Sabtu, 07 Agustus 2010

kisah perjalanan menuju "NIRWANA"

Sebuah perjalanan yang diawali dengan keraguan akan kesunguhan niat untuk menyatuka visi bersama.

Semua berawal dari hari yang sudah tidak diingat dan tanggal yang terlupa, di saat berkumpul bersama, bersenda gurau dan tanpa di rencana terucap kalimat, "berenang di sungai yuk", "tapi sungai mana yang jernih nan seger" , "ada sungai di kelaten, masih seger nan jernih", "wah, boleh juga tu". Sejak saat pembicaraan itu di mulai hari demi hari terlewati dan tanpa sadar dan rasa tak sabar menunggu.
Tiba lah hari yang di janjikan datang, rencana hampir saja hanya menjadi rencana, dan menjadi mimpi yang tidak terwujud untuk selamanya. Tetapi karena kesadaran didalam raga setiap mahluk yang akan berpartisipasi dalam hajatan yang tidak tau kapan lagi akan terulang ini, maka mimpi itu menjadi kenyataan, walau sedikit melenceng dari waktu yang sudah di tentukan. Perjalanan di mulai menuju tempat yang mungkin menyerupai nirwana. Detik demi detik terlewati menit pun berganti, dan jam terus berjalan, tanpa sadar dan dengan rasa yang cukup melelahkan akhirnya tibalah ditempat yang dijanjikan menyerupai NIRWANA.
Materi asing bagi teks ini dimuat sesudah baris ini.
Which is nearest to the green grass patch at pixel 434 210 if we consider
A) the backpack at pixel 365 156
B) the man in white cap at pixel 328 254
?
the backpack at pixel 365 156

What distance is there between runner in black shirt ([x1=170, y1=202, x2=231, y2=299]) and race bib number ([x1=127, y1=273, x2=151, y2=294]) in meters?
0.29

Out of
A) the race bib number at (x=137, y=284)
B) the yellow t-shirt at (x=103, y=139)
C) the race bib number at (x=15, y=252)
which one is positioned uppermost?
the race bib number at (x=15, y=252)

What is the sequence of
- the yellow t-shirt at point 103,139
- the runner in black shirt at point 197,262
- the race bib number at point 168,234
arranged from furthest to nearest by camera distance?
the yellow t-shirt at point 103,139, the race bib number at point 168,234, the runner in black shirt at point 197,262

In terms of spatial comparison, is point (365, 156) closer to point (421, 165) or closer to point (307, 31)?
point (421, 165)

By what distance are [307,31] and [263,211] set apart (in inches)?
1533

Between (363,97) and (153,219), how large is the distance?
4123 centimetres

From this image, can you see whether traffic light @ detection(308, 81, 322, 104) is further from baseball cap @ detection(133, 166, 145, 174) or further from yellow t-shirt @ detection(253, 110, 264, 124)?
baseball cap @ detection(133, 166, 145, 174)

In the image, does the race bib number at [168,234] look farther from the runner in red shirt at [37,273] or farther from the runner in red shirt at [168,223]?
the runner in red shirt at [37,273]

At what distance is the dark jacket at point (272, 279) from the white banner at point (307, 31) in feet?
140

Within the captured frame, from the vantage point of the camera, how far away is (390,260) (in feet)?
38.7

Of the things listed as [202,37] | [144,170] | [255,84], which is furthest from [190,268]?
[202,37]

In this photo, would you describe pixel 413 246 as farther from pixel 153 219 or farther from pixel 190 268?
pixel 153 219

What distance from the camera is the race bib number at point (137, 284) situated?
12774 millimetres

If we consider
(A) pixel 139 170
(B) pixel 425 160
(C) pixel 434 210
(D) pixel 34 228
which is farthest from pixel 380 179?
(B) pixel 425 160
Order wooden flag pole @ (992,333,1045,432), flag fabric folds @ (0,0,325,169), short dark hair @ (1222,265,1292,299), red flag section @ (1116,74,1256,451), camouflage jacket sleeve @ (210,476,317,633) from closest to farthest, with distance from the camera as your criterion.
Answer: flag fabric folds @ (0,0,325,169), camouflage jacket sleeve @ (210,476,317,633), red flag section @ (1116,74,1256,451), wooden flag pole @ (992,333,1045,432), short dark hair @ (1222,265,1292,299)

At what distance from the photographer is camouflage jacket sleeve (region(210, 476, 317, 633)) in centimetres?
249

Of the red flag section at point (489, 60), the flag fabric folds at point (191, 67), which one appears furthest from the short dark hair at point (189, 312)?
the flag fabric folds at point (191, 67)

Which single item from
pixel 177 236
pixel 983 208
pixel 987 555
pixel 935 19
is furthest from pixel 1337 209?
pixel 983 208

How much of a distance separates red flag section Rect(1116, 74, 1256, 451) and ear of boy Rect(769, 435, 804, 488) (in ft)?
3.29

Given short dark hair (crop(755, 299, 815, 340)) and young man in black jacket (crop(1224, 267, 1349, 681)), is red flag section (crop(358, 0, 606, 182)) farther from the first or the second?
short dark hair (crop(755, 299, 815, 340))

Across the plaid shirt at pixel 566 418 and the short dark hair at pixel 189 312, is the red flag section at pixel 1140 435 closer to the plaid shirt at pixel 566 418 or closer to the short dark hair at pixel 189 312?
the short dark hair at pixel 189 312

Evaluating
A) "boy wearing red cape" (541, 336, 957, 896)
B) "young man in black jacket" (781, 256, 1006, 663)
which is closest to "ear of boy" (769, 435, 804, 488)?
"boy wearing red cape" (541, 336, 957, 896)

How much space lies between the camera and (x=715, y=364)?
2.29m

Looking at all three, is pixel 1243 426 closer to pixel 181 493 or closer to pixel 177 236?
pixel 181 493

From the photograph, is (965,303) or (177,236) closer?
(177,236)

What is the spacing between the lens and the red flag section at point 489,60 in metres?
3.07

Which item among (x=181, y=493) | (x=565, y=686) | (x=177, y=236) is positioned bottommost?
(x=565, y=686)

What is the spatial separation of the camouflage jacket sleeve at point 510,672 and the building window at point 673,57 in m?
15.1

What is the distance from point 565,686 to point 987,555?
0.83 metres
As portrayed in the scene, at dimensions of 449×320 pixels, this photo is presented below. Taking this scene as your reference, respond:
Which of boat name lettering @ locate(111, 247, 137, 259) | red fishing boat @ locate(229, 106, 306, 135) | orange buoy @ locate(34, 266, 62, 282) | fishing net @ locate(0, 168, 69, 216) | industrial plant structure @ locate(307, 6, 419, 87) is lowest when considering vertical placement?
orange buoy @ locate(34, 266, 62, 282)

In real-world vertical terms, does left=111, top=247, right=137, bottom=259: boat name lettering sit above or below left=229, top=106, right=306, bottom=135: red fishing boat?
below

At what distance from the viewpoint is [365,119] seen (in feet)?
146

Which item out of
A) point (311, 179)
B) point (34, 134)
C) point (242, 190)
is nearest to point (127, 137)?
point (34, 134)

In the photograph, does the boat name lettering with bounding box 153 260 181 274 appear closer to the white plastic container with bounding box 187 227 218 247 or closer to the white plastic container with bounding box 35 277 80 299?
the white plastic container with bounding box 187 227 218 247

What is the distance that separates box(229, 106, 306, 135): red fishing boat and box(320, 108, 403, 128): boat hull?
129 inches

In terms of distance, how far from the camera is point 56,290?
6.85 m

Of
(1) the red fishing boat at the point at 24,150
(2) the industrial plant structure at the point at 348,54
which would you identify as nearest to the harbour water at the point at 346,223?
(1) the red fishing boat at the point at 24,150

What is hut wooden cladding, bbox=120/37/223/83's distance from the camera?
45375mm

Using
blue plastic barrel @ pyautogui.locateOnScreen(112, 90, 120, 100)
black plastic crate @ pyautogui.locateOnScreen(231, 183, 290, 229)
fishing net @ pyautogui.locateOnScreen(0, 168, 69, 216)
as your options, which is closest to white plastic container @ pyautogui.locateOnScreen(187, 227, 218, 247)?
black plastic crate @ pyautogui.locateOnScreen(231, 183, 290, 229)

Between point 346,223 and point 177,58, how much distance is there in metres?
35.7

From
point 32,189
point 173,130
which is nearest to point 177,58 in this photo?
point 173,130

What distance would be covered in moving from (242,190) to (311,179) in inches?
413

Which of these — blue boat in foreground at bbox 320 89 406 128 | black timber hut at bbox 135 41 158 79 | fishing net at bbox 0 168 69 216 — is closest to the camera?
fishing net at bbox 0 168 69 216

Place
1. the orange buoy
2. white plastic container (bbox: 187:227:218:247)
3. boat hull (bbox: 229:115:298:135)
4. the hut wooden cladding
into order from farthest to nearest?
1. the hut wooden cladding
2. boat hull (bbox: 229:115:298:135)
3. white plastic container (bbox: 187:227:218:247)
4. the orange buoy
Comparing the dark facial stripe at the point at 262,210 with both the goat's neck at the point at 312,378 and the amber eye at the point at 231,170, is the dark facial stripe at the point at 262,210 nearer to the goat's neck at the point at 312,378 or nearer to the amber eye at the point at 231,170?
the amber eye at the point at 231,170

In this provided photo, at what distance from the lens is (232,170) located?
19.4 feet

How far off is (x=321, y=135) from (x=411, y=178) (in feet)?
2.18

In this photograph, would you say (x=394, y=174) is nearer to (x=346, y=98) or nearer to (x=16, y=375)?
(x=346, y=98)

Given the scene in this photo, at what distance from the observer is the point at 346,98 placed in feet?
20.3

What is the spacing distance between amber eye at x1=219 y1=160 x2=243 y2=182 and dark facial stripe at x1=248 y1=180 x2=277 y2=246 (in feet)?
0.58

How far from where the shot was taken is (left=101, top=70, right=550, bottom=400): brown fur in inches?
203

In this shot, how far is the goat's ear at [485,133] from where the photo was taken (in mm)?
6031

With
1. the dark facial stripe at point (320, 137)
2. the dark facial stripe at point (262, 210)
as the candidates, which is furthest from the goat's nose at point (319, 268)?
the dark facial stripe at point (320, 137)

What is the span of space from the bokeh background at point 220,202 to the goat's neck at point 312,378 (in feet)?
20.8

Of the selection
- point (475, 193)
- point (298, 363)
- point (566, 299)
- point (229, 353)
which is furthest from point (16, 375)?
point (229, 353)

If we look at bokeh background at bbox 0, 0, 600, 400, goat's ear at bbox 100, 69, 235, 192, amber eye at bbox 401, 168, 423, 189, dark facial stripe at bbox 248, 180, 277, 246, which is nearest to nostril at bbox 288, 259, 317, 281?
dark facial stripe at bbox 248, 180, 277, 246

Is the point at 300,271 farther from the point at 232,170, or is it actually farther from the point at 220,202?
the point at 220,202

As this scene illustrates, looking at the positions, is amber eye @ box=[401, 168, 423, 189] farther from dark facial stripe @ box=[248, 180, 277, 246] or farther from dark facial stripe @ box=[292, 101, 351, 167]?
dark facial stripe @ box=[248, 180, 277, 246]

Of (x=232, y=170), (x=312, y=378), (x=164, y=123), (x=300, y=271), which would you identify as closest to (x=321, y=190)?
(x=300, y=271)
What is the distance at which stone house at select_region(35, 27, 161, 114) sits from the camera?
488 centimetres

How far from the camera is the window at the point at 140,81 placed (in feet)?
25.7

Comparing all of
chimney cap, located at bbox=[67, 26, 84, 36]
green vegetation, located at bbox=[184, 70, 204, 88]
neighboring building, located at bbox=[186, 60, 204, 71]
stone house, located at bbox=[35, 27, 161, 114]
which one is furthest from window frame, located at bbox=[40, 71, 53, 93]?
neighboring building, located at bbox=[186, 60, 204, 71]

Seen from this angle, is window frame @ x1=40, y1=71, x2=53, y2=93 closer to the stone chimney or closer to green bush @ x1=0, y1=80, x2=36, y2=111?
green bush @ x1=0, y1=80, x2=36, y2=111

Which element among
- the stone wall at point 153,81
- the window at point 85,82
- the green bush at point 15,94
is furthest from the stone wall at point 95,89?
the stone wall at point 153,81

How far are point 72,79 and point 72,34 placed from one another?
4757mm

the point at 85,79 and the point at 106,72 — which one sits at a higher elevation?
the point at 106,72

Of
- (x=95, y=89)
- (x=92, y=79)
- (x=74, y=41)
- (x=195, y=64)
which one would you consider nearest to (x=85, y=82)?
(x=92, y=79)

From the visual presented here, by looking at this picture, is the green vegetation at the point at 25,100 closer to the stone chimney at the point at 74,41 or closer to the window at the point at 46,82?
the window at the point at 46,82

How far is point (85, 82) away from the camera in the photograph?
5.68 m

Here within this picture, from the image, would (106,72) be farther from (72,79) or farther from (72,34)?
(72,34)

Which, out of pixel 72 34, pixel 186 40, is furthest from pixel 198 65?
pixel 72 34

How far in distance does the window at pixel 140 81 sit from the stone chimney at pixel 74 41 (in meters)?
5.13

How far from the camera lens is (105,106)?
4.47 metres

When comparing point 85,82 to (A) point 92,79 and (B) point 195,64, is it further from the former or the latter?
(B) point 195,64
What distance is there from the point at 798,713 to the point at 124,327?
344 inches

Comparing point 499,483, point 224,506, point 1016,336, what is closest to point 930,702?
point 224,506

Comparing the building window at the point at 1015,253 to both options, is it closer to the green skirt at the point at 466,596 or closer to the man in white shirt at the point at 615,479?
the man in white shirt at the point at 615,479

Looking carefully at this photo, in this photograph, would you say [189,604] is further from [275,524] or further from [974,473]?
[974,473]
Waktu terus berjalan, menyadari bahwa tidak selamanya akan terus disini, maka mulailah berkemas bersiap-siap untuk kembali ketempat asal, kembali kekehidupan nyata kehidupan yang angkuh dan sombong. Perjalanan pun dimulai dan diantar dengan tangisan langit yang masih menitik, dan terus menerus hingga akhirnya tangisan langit semakin hebat dan terus menjadi-jadi. Terjadilah keraguan di dalam hati akankah terus melanjutkan perjalanan yang berat ini, atau harus berhenti untuk menghindari tangisan langit. Pada akhirnya hati memilih untuk menghindari tetesan deras air mata langit itu. Perjalanan dimulai kembali, dan berteduh lagi, dimulai lagi dan berteduh lagi, dimulai lagi dan berteduh lagi, entah sampai berapa kali itu semua diulangi oleh raga yang sudah basah oleh air mata langit ini. Hingga pada tengah malam, sampailah dimana tempat yang dikatakan oleh orang-orang tua kita sebagai rumah, tempat untuk berlindung dari cobaan alam. Raga pun direbahkan hingga tanpa sadar jiwa ini lepas dari raga yang sudah penuh dengan beban hari yang melelahkan. Terlelap dengan penuh kebahagiaan terlukis senyum diraut wajah yang lelah.